Macalister, the Scotch bricklayer (who on the stage was a negro of the name of Domingo), brought in on a table two sugar-loaves still covered with that horrible paper which the honest grocer sells at the price of colonial wares. Philippe borrowed a dozen handkerchiefs (not from accomplices), and after placing them in a blunderbuss, he fired at one of the sugar-loaves chosen by the audience. He then broke it asunder with an axe, and all the handkerchiefs were found in it.

Next came Fortunatus’s hat. Philippe, after producing from this hat, which he had borrowed from a spectator, an innumerable number of objects, at last pulled out enough feathers to make a bed. The most amusing part of this trick consisted in the conjurer making a lad kneel down, who was completely buried in this avalanche of feathers.

Another striking trick was the one called “The Kitchen of Parafaragarmus.” At Philippe’s request two schoolboys came on the stage, whom he dressed, one as scullion, the other as professed cook. Thus metamorphosed, the two young cordons bleus underwent all sorts of pleasantries and mystifications. (This was a trick of Castelli’s school.)

The conjurer then proceeded to perform the trick; for this purpose he suspended from a tripod an enormous copper caldron full of water, and ordered the two lads to put in it dead pigeons, an assortment of vegetables, and plenty of seasoning. Then he lit some spirits of wine under the caldron, and pronounced some magical incantations.

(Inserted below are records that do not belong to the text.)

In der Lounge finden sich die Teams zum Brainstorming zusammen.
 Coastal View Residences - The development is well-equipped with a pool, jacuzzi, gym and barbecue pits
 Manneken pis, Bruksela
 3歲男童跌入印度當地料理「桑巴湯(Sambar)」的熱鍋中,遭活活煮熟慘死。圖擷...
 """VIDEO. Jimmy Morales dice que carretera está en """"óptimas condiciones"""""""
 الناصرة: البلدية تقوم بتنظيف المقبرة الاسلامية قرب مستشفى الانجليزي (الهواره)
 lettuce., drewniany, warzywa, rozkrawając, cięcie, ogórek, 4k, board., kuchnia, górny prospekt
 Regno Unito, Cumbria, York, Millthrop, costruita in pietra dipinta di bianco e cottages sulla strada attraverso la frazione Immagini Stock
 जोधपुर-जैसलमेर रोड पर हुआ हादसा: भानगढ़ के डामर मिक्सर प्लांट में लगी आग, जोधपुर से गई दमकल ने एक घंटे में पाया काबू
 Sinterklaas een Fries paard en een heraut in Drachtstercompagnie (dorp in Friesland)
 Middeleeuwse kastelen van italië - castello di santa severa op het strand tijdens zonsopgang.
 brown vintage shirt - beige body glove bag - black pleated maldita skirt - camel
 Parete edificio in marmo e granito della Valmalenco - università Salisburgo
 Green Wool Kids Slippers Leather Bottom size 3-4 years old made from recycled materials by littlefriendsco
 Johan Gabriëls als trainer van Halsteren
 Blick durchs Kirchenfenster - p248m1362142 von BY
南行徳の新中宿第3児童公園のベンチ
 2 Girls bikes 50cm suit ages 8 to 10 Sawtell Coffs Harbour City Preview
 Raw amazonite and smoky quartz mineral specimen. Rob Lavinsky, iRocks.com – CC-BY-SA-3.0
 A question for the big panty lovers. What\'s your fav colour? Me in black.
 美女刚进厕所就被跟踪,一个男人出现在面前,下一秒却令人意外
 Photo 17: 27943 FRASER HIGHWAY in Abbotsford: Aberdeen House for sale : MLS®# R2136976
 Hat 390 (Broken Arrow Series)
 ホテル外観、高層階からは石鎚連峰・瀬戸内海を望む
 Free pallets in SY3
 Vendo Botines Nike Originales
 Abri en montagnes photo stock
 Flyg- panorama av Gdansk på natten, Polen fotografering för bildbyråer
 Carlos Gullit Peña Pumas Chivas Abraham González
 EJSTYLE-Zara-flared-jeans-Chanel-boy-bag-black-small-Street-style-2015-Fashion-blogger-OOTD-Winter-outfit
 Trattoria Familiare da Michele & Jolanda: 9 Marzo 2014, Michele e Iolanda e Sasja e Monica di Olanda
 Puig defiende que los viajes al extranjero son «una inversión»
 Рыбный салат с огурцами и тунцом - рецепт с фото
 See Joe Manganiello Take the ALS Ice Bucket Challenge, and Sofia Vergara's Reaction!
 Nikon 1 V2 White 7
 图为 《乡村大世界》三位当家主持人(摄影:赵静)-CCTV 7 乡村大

At his voice, the pigeons, returning to life, flew out of the caldron; while the water, vegetables, and seasoning had entirely disappeared.

Philippe usually ended the evening’s performance with the famous Chinese trick, to which he had given the pompous name of “Neptune’s Basins, or the Gold-Fish.

The magician, clothed in his brilliant costume, mounted on a sort of low table, which isolated him from the stage. After a few manœuvres to prove he had nothing about him, he threw a shawl at his feet, and, on lifting it up, he displayed a glass basin filled with water, in which gold-fish swam about. This was thrice repeated, with the same result; but, in his desire to improve on his brethren of the Celestial Empire, the French conjurer had added a variation to their trick, which gave an amusing termination to the performance. Throwing the shawl on the ground for the fourth time, several animals, such as rabbits, ducks, chickens, &c., emerged from it. This trick was performed, if not gracefully, at least in a way to excite the lively admiration of the spectators.

Generally, Philippe was very amusing in his entertainment. His experiments were performed with a good deal of conscientiousness, skill, and dash, and I have no hesitation in saying that the conjurer of the Bonne-Nouvelle Bazaar might then be considered one of the best of the day. Philippe quitted Paris the following year, and has since performed entirely in foreign countries, or the provinces.

Philippe’s success would not have failed to rekindle my desire to realize my theatrical schemes, had not, at this period, a misfortune hurled me into a state of profound wretchedness. I lost my wife.

Left with three young children, I was obliged to undertake their charge, although so unskilled in household cares. Thus, at the end of five years, robbed by some, deceived by others, I had almost lost all that my labor had produced me, and was going to ruin.

Forced by my intolerable position, I determined on reconstituting my home, and I married again. I shall have so many occasions of speaking of my new wife, that I shall refrain at present from praising her according to her deserts; besides, I am not sorry to abridge these domestic details, which, though personally important to me, only possess a very slight interest in my story.